• **Text passage**:
╔══

Last changed 8 November 2001

By Carey Sublette

There is a curious anomaly that has dogged all of the nuclear tests in South Asia (including Pakistan) since the first Indian test in 1974. The reported yields of these tests have consistently exceeded the yields as estimated by the data available to outside observers.

The Yield of Pokhran I (Smiling Buddha)

The first Indian test - Pokhran I or "Smiling Buddha" - was originally reported by the Indian AEC (Atomic Energy Commission) Chairman Homi Sethna on the day of the test to have had a yield of between 10 and 15 kilotons. Subsequently nearly all reports described the yield as 12 kilotons, or 12 to 15 kilotons [Perkovich 1999, p. 181] (and occasionally as high as 15 to 20 kilotons, [Perkovich 1999, p. 522]). In a paper presented to the IAEA in January 1975 Ramanna and Chidambaram placed the yield at 12 kilotons. Official reports following the 1998 Shakti test series have repeated this figure, or nudged it up to 13 kilotons.

On the other hand, other reports over the years have placed the yield much lower. U.S. analysts have estimated the yield as 4 to 6 kilotons [Wallace 1998, p. 3] (or go to his on-line reprint), and Indian journalists have published reports of yields as low as 2 kilotons.

Two former chairmen of the AEC have conceded in interviews that the test yield was lower than the official 12 kt figure [Perkovich 1999, p. 182]. Sethna stated in 1996 that "the yield was much lower than had been stated". P.K. Iyengar has repeatedly cited a yield range of 8-10 kt, though seeming to favor yields ranging from 8 to approaching 10 (but never as high as 10) at different times. In [Perkovich 1999] he is cited as offering a figure of 8-10 kt (further elaborating that the design yield was 10 kt). In [Albright 1998a] Iyengar says that based on a radiochemical analysis of samples of bomb debris taken from the shaft, the yield of the 1974 shot was closer to 10 than eight kilotons. In [Douglas et al 2001; p. ] (quoting from Gupta, V. and Pabian, F., Sci. Global Security, 1996, 6, 101-189) he is cited as saying that the yield was 8 kt ‘exactly as predicted’. Since Iyengar was second-in-command of the development and test program for Pokhran-I, as well as AEC Chairman later, and this statement contradicts official figures, his opinion on this must be accorded significant weight. The Indian government has never released the results of radiochemical tests that would give unambiguous evidence of yield.

╚══

According to the text on the Pokhran I yield, what yield range did U.S. analysts estimate for the 1974 test?

Records from a collection:
╔══

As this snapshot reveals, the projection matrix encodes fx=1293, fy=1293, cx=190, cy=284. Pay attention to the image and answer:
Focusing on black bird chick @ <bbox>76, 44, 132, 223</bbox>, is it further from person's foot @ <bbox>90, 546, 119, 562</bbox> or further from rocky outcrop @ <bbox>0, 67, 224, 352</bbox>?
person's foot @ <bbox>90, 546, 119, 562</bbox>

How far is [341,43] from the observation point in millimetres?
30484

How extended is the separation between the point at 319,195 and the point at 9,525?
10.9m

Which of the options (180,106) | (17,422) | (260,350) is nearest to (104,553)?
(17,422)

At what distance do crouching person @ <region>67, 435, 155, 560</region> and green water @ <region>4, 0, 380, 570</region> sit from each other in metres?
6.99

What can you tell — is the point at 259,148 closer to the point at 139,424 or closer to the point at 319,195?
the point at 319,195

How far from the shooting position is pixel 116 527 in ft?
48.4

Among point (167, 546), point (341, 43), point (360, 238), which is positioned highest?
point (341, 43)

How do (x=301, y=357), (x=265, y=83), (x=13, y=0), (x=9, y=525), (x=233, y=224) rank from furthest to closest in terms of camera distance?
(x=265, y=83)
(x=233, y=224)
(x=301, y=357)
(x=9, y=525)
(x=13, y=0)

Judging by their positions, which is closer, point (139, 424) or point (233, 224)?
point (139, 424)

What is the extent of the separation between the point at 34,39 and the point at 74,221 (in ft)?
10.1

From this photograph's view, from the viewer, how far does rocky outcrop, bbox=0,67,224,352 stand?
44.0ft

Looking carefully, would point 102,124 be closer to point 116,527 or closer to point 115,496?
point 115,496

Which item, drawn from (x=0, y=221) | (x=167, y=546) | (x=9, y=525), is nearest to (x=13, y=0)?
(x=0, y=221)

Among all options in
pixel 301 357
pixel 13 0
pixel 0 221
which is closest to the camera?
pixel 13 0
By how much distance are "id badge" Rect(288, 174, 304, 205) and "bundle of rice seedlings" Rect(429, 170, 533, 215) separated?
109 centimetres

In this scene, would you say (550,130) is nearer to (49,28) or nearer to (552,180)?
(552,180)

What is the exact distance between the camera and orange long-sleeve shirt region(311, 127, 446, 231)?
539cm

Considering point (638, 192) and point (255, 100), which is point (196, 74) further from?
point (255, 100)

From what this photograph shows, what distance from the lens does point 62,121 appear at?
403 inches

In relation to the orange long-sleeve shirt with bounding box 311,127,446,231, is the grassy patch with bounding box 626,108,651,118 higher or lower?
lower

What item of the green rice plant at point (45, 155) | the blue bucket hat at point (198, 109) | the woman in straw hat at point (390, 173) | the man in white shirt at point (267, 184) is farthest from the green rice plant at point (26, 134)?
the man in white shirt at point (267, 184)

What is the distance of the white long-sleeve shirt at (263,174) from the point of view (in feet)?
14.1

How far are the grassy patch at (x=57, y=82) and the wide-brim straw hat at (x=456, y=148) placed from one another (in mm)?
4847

╚══

• **Written response**:
4 to 6 kilotons.